11:00 AM-12:00 PM
Room: Gold Rush A
We report on the design of a whole genome shotgun assembler and its application to the sequencing of the Drosophila genome. Celera's whole genome strategy consists of randomly sampling pairs of sequence reads of length 500-600 that are at approximately known distances from each other - short pairs at a distance of 2K, long pairs at 10K, and BAC-end pairs at 150K. For Drosophila, we collected 1.6 million pairs whereby the sum of the lengths of the reads is roughly 12 times the length of the genome (~130 million), a so called 12X shotgun data set. The reads were further collected so there are two short read pairs to every long read pair, with a sprinkling of roughly 12,000 BAC-end pairs. The experimental accuracy of the read sequences is roughly 98%. Given this data set, the problem is to determine the sequence of Drosophila's 4 chromosomes that are estimated to be 10-15% repetitive sequence.
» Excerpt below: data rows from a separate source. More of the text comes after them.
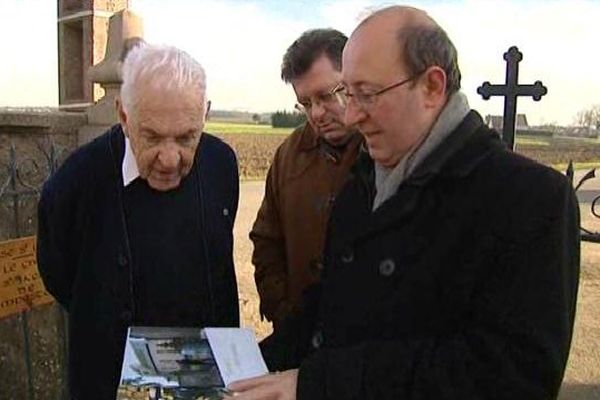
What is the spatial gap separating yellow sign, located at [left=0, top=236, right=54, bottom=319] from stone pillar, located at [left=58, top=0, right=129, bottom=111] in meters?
2.83

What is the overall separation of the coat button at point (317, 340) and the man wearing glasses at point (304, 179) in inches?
19.9

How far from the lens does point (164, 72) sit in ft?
5.74

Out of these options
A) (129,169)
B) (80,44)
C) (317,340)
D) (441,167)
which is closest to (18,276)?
(129,169)

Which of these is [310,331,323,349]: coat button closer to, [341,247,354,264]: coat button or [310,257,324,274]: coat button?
[341,247,354,264]: coat button

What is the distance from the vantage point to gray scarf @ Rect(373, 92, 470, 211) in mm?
1397

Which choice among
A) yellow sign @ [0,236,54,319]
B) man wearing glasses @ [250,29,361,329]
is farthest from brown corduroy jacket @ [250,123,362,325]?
yellow sign @ [0,236,54,319]

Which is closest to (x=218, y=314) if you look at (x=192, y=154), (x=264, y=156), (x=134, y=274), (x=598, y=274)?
(x=134, y=274)

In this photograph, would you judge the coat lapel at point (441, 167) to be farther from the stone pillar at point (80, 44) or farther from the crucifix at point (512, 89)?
the stone pillar at point (80, 44)

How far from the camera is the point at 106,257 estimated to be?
1961 mm

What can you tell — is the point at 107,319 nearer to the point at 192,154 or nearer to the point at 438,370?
the point at 192,154

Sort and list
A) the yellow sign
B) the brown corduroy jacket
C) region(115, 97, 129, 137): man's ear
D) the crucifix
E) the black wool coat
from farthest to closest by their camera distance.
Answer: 1. the crucifix
2. the yellow sign
3. the brown corduroy jacket
4. region(115, 97, 129, 137): man's ear
5. the black wool coat

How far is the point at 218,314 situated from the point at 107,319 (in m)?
0.33

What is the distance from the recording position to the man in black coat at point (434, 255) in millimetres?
1240

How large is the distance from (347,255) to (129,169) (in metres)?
0.80
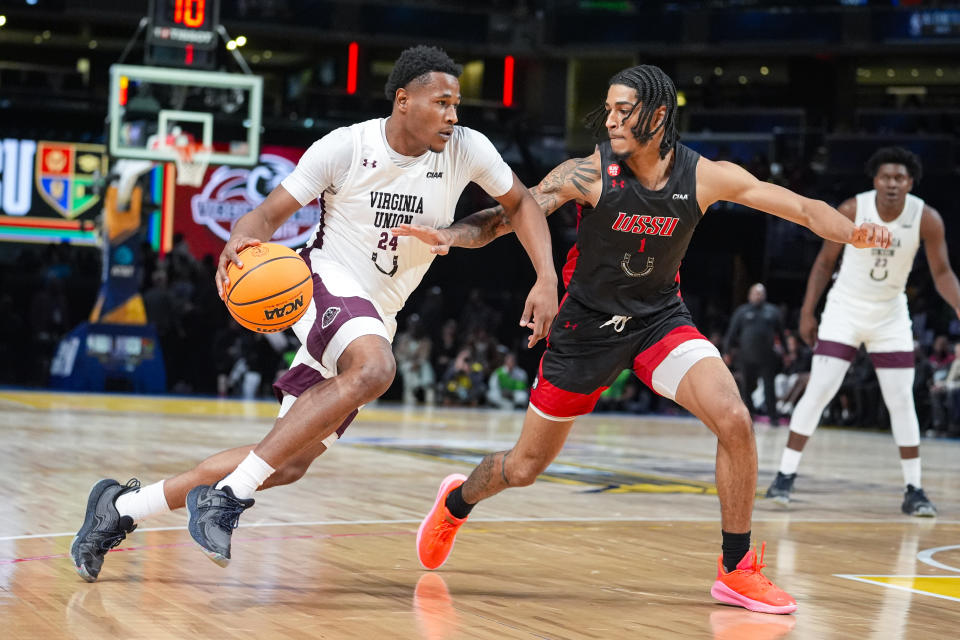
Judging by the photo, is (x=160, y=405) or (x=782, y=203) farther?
(x=160, y=405)

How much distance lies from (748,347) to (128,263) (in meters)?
9.52

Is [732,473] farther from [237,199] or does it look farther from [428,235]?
[237,199]

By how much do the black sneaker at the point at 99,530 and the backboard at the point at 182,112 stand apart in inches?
533

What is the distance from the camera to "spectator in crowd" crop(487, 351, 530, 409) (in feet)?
64.0

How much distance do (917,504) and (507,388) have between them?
1219cm

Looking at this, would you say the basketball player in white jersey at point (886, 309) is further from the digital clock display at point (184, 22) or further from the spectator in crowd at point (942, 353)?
the digital clock display at point (184, 22)

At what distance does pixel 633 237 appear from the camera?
Answer: 483 cm

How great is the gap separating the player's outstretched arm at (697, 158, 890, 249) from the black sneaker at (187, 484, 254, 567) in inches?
85.2

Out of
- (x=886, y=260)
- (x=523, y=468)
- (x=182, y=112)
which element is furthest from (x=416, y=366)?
(x=523, y=468)

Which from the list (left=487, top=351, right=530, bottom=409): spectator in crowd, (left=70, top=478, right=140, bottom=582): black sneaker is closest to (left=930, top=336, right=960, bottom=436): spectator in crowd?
(left=487, top=351, right=530, bottom=409): spectator in crowd

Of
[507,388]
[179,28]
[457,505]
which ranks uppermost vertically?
[179,28]

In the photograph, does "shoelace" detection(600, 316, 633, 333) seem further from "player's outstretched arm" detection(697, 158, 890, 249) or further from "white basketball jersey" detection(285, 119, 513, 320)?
"white basketball jersey" detection(285, 119, 513, 320)

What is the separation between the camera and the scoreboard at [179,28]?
57.9 ft

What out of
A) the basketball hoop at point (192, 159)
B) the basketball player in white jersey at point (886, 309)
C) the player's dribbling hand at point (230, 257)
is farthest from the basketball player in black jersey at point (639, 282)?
the basketball hoop at point (192, 159)
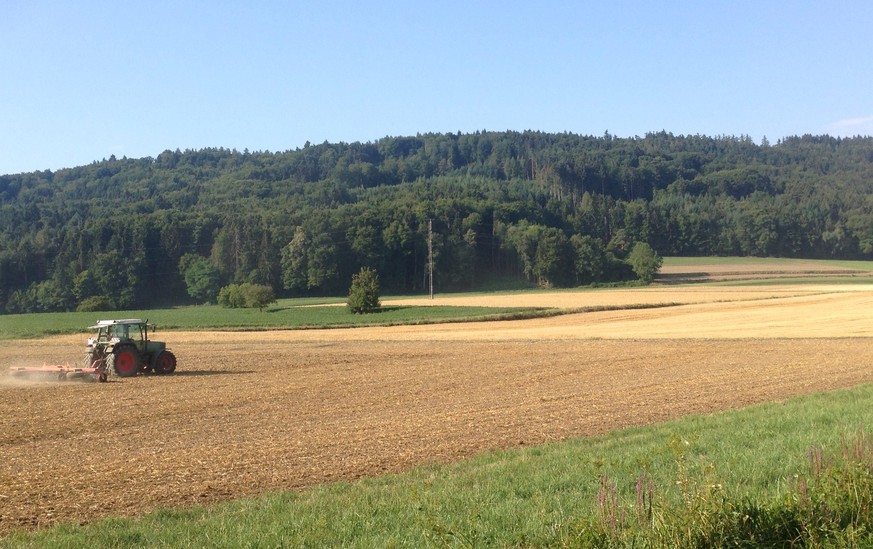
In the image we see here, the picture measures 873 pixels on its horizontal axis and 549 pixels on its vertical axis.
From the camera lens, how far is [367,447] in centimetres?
1393

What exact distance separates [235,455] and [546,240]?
96.6 metres

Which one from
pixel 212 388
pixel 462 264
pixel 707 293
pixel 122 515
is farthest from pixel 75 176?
pixel 122 515

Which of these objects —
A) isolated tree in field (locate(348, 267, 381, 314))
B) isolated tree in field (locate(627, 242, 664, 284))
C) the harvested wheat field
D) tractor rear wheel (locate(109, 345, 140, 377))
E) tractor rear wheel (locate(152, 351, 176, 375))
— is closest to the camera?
the harvested wheat field

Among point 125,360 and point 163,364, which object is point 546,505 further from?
point 163,364

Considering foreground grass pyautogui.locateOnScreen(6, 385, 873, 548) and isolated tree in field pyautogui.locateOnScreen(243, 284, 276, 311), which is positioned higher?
isolated tree in field pyautogui.locateOnScreen(243, 284, 276, 311)

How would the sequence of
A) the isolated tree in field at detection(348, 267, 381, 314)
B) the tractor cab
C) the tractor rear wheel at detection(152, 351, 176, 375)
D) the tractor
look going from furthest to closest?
the isolated tree in field at detection(348, 267, 381, 314)
the tractor rear wheel at detection(152, 351, 176, 375)
the tractor cab
the tractor

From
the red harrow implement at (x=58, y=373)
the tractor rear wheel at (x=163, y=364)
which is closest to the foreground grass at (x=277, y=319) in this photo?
the tractor rear wheel at (x=163, y=364)

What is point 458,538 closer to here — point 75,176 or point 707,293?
point 707,293

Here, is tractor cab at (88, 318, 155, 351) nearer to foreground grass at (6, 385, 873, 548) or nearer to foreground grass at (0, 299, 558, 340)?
foreground grass at (6, 385, 873, 548)

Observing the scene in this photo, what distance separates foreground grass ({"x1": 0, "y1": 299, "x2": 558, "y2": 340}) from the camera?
58.0 m

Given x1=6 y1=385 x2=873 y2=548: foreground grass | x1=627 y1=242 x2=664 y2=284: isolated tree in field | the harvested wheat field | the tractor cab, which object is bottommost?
the harvested wheat field

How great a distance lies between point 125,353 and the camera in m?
27.9

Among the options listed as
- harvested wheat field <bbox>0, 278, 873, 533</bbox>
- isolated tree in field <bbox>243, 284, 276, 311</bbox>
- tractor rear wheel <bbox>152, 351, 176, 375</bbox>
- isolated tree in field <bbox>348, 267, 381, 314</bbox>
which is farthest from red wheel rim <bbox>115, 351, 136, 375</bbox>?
isolated tree in field <bbox>243, 284, 276, 311</bbox>

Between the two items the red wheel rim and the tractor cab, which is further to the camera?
the tractor cab
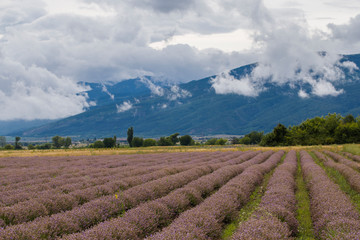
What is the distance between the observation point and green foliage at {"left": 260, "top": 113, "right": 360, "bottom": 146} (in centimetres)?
7631

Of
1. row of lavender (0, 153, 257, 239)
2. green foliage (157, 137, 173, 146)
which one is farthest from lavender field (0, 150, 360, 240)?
green foliage (157, 137, 173, 146)

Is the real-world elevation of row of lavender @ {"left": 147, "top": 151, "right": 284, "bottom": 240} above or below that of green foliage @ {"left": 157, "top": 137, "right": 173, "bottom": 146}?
above

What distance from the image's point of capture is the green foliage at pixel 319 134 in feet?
250

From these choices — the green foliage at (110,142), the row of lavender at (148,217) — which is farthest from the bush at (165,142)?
the row of lavender at (148,217)

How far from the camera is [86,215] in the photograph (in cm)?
787

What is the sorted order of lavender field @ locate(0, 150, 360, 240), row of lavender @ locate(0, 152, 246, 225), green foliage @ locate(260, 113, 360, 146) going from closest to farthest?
lavender field @ locate(0, 150, 360, 240) → row of lavender @ locate(0, 152, 246, 225) → green foliage @ locate(260, 113, 360, 146)

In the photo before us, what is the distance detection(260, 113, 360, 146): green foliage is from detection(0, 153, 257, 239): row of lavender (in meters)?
74.3

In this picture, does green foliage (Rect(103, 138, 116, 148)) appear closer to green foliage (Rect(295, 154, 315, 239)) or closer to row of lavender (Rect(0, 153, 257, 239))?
row of lavender (Rect(0, 153, 257, 239))

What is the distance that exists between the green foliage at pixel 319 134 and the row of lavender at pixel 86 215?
244ft

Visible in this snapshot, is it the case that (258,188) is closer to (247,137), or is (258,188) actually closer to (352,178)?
(352,178)

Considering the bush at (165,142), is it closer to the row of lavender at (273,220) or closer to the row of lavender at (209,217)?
the row of lavender at (209,217)

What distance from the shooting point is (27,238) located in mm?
6039

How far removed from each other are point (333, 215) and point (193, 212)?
10.7 ft

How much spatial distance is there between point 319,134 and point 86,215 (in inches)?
3230
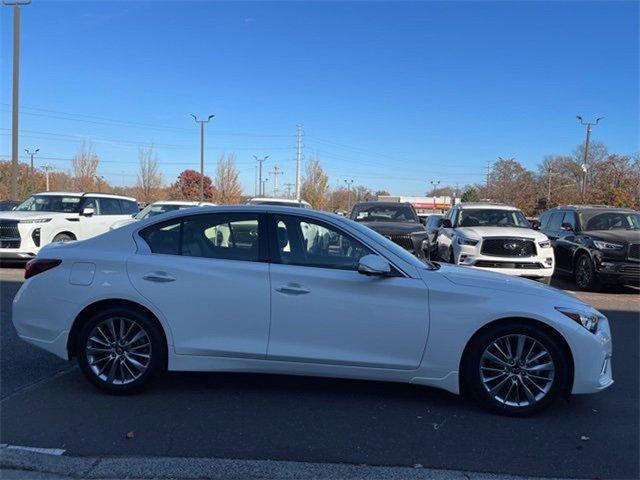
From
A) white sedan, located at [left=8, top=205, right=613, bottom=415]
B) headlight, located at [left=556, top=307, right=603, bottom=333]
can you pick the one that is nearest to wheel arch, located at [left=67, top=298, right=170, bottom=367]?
white sedan, located at [left=8, top=205, right=613, bottom=415]

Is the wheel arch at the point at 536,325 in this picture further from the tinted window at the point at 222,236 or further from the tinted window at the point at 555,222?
the tinted window at the point at 555,222

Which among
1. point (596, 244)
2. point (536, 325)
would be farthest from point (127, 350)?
point (596, 244)

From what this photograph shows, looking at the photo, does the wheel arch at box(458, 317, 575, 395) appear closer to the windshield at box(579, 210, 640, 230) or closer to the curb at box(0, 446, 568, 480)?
the curb at box(0, 446, 568, 480)

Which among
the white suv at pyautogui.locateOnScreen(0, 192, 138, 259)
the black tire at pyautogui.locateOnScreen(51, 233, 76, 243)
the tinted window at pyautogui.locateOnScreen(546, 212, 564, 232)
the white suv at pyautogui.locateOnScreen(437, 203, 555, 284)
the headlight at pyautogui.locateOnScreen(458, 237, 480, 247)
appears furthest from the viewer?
the tinted window at pyautogui.locateOnScreen(546, 212, 564, 232)

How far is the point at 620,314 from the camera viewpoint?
8.90m

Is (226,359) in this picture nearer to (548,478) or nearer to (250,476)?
(250,476)

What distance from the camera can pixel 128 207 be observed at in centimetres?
1644

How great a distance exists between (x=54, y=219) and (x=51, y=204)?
3.70ft

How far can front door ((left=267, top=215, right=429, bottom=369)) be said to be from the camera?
4.30 metres

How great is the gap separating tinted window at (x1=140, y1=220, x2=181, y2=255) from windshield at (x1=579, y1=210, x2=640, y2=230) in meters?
10.3

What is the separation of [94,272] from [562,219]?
1167 centimetres

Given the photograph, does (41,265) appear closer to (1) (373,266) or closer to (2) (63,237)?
(1) (373,266)

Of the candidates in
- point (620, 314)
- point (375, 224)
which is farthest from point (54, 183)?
point (620, 314)

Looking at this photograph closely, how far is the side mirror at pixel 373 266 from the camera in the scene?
14.0 ft
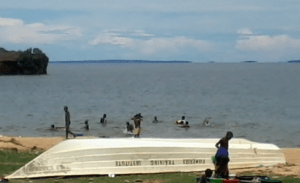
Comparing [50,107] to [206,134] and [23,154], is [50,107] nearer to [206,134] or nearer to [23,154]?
[206,134]

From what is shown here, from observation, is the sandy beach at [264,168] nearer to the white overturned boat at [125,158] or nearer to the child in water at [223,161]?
the white overturned boat at [125,158]

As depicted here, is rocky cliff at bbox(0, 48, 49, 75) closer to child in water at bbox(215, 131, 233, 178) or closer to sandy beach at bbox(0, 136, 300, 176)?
sandy beach at bbox(0, 136, 300, 176)

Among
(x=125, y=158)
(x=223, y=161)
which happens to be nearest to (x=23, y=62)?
(x=125, y=158)

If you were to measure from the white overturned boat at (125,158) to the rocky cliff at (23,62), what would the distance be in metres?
137

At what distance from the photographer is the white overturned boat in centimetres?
1611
The assembler computes all overlaps between the reads in under 13 hours on a 4-processor Compaq platform, and completes the entire assembly process in under 36 hours. We layer the ideas of uncontested interval graph collapsing, confirmed read pairs, and mutually confirming paths to yield a strategy that makes remarkably few errors. The assembler correctly identifies all unique stretches of the genome, correctly building contigs for each and ordering them into scaffolds spanning each of the chromosomes. Thus all useful proteomic information has been assembled as of this writing. We will be reporting on the extent to which the ubiquitous repeats that lie between these contigs are resolved. Preliminary trials suggest 99.97% or more of the genome will be assembled, far exceeding the 95% standard set for human chromosome 22. The design of the assembler provides a complete audit trail of the moves it makes in assembling a data set and is capable of incorporating external data such as independently sequenced segments of the given genome, lightly shotgunned (3-5X) segments, and smaller marker sequences located on the genome (STSs). By arranging assembly to be concurrent with data collection, this assembler should achieve a comparable result on the human genome with a 3 month computation on a 10-processor platform.